For the previous couple of weeks small cap stocks were the place to be. That fad came to an abrupt end last week as the Russell 2000 (RUT) dropped almost 3.5%. Over the same period of time the large cap focused Russell 1000 (RUI) was lower by 1.57%. In addition to trailing RUI for the week, RUT is now 6.8% lower for 2015 while the RUI is down 5.92%.
For a while it appeared the CBOE Russell 2000 Volatility Index (RVX) was going to return to ‘normal’ levels when compared to VIX. With the drop in the Russell 2000, RVX move higher over the balance of the week and finished less than a point higher than the large cap based VIX and at a premium of just over 3%.
At least one trader believes RUT is not going to regain last week’s loss in a very short period of time. When RUT was at 1128.37 there was a seller of the RUT Sep 30th 1165 Calls at 0.65 who also purchased the RUT Sep 30th 1175 Calls for 0.25 and a net credit of 0.40.

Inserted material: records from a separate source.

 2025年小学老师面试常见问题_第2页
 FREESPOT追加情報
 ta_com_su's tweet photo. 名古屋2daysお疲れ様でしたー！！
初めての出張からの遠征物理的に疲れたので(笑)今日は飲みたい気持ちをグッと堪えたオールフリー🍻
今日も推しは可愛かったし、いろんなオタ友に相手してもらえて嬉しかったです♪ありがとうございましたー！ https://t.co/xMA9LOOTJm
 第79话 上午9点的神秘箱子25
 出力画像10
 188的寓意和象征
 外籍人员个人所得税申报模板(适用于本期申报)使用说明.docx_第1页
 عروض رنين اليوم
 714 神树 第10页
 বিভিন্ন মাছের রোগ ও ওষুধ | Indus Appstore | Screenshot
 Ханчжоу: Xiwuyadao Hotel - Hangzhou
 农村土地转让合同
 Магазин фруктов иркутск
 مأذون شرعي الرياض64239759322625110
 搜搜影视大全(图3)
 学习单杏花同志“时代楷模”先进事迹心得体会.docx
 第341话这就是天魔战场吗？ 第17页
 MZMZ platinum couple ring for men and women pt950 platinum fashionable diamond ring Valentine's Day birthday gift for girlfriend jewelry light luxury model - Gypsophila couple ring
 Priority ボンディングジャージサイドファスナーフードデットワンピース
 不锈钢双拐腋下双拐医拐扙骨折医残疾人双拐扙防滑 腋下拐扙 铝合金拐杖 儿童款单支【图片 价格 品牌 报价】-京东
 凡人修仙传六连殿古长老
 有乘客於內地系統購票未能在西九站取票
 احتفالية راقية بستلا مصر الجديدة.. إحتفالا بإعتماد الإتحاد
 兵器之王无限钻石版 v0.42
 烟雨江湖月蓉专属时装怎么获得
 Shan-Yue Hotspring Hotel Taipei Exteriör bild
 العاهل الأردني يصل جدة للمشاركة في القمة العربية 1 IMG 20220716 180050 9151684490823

Note on the payout diagram above that as long as RUT does not climb 3.3% between the trading date and RUT’s settlement print this coming Wednesday the result is a gain of 0.40. If small caps rally tremendously to begin the week and RUT settlement is at 1175 (up 4.1%) or higher the net results is a loss of 9.60. The dollar reward versus risk is a bit disconcerting, but this trader has to be really wrong for the worst case outcome for this trade.